TEXTO DADO:

Alix M. Nakayuma: La Ceremonia del Té




No conocí a mi abuelo. Me cuenta mi madre que él murió durante la Seguna Guerra Mundial en la parte central del Japón. No murió en batalla, sino arando en el campo y al estallido de una bomba sembrada en los arrozales.
De él guardo sólo sus fotografías de joven: subido en un cerezo, bañándose en algún lago, o con otros jóvenes como él, dispuestos a entrar a la escuela. Pero existe una de esas fotos en donde el abuelo se halla sentado en el piso, junto con otros que –por su vestidura—parecen más importantes que él. Me dice mi madre que su padre se halla en esos instantes en lo que se nombra la ceremonia del té…Lo más asombroso es que él es el anfitrión y preside el rito aprendido de sus ancestros: mi abuelo amaba esta ceremonia llena de matices y singularidades hoy casi totalmente desconocidas en Occidente.

EJERCICIO A:
Reescribe las entradas que van desde la línea que contiene "Observe the image: is" hasta el final de las entradas. Reemplaza "woman in black dress" por "woman wearing a black dress" y deja todo lo demás sin cambios.

DATOS DE ORIGEN:
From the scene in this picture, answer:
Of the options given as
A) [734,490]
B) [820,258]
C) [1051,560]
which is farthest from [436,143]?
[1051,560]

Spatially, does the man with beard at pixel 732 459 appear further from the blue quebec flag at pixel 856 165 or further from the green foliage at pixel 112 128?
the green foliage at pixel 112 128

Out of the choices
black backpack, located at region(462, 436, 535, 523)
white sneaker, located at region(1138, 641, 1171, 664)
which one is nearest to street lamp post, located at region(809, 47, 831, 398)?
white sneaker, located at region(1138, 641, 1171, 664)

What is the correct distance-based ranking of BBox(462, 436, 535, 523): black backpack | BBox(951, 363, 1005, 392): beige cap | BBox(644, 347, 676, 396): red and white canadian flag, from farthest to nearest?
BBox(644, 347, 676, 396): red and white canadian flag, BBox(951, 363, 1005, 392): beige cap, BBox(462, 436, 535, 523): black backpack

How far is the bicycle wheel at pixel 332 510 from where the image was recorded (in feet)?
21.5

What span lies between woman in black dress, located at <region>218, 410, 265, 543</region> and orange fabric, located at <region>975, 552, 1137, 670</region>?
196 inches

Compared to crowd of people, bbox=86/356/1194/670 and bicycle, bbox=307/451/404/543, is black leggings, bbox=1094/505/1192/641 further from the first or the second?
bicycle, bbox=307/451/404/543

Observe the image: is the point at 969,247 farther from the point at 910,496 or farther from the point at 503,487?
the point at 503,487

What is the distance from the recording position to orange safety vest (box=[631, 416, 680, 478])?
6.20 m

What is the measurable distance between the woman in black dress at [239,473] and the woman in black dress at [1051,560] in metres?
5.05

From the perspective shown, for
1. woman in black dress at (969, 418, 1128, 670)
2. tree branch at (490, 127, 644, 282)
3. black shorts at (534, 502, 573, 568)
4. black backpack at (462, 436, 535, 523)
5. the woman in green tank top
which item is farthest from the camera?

EJERCICIO B:
Indica si cada afirmación coincide con el texto sobre la ceremonia del té. Responde sí o no y cita las palabras del texto que lo deciden.
(i) El abuelo murió en una batalla.
(ii) En una de las fotografías, el abuelo es el anfitrión de la ceremonia del té.
(iii) Quien narra llegó a conocer a su abuelo.

RESPUESTA COMPLETA A:
Observe the image: is the point at 969,247 farther from the point at 910,496 or farther from the point at 503,487?
the point at 503,487

What is the distance from the recording position to orange safety vest (box=[631, 416, 680, 478])?
6.20 m

What is the measurable distance between the woman wearing a black dress at [239,473] and the woman wearing a black dress at [1051,560] in metres?
5.05

From the perspective shown, for
1. woman wearing a black dress at (969, 418, 1128, 670)
2. tree branch at (490, 127, 644, 282)
3. black shorts at (534, 502, 573, 568)
4. black backpack at (462, 436, 535, 523)
5. the woman in green tank top
which item is farthest from the camera?

RESPUESTA COMPLETA B:
(i) No: "No murió en batalla, sino arando en el campo y al estallido de una bomba sembrada en los arrozales."
(ii) Sí: "Lo más asombroso es que él es el anfitrión y preside el rito aprendido de sus ancestros"
(iii) No: "No conocí a mi abuelo."